LangGraph Checkpointer on KurrentDB

Lokhesh Ujhoodha avatar
Lokhesh Ujhoodha

Overview

KurrentDB is well-suited for agentic workflows thanks to its append-only storage of every state transition as events in streams. This approach ensures a complete historical record, enabling reconstruction of any process or entity’s journey, unlike CRUD systems that only retain the latest state. This article illustrates how KurrentDB can serve as a LangGraph checkpointer, enhancing observability even for internal checkpointing processes in complex agentic systems.
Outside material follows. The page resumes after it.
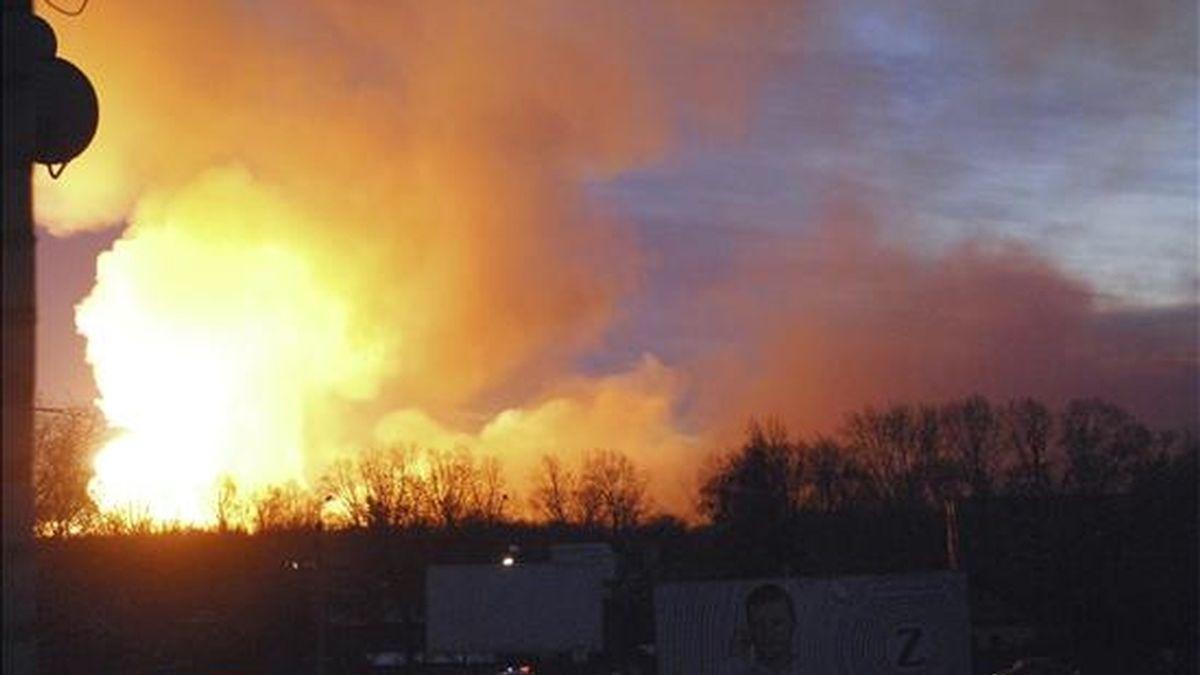 Vista del fuego y el humo sobre el arsenal militar de la ciudad de Uliánovsk, en Rusia, hoy tras la serie de explosiones causadas por un incendio. EFE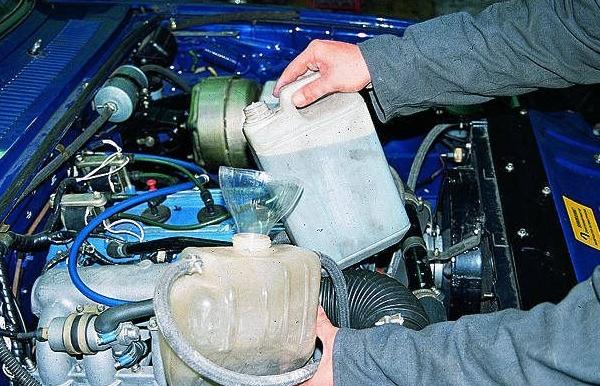 Замена охлаждающей жмдкости в автомобиле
If you are already familiar with how KurrentDB works, you can skip to how LangGraph works, how KurrentDB can be used to solve checkpointing problems, and the associated Python Notebook below or in our examples folder.

What is KurrentDB?

KurrentDB is a database that is engineered for modern software applications and event-driven architectures. Its event-native design simplifies data modeling and preserves data integrity, while the integrated streaming engine solves distributed messaging challenges and ensures data consistency.
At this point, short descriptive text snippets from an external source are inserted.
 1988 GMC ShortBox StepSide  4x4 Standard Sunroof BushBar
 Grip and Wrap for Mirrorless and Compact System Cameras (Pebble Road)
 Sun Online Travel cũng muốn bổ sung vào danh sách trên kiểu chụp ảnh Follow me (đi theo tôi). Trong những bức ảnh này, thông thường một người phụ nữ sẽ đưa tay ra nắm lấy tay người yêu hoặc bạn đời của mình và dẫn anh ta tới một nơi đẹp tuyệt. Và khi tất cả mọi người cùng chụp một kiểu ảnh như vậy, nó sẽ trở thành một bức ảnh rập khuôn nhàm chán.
How is data stored in KurrentDB?

Data is append-only stored and read as events from streams. For example, the following diagram shows a stream of business facts, stored as events, related to a shopping cart. This is an easy way to map state transitions.
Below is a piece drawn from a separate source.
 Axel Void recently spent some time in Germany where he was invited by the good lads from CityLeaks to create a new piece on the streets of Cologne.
History of state changes as eventsHistory of state changes as events

History of state changes as events

With the stream above you can replay the events to reach the final state of your cart, in this case two batteries and one Robotoy. The advantage with keeping every state transition is that contrary to CRUD, where you would only have the last state after an update, you now know that a user had previously added three batteries and then later removed one battery.

How is data indexed in KurrentDB?

In KurrentDB the index is over the stream names so accessible streams are efficient and it is encouraged to create as many fine-grained streams as possible. This is why all the channel values (nodes and state) have their own dedicated stream. If you had to estimate the number of streams created for your LangGraph graph, you need to account for the thread, all nodes and state variables. This allows you to subscribe to the streams and keep track of changes live if you wish to do that.

Concurrency control is available to handle dual write problems faster than other databases thanks to an internal cache on streams and the way the internals are built.

What is LangGraph?

LangGraph is an orchestration framework for complex agentic systems. At its core, LangGraph models agent workflows as graphs made up of States, Nodes and Edges and a messaging system inspired by Google’s Pregel System.

LangGraph’s underlying graph algorithm uses message passing to define a general program. When a Node completes its operation, it sends messages (as Channels) along one or more edges to other node(s).

The checkpointer is responsible for storing those channels and state. LangGraph ships with in- memory, SQLite and PostgreSQL implementations of the checkpointer. However, you can find other third party checkpointers in PyPi.

Using KurrentDB to checkpoint LangGraph

Given the properties above, we thought that it would be interesting to see how well KurrentDB would fit as a checkpointer for LangGraph. Because at the end of the day, LangGraph needs to manage Channels and State and this maps particularly well to KurrentDB given its qualities to persist state transitions.

Mapping steps (top to bottom) from LangGraph to KurrentDBMapping steps (top to bottom) from LangGraph to KurrentDB

Mapping steps (top to bottom) from LangGraph to KurrentDB

Threads

Every run is associated with a unique thread id. The thread id is mapped to a stream in KurrentDB. Every step along the graph is logged as an event of type langgraph_checkpoint. The format of the stream name is thread-{thread id} for example a thread with id test-run-1 would map to a stream name called thread-test-run-1.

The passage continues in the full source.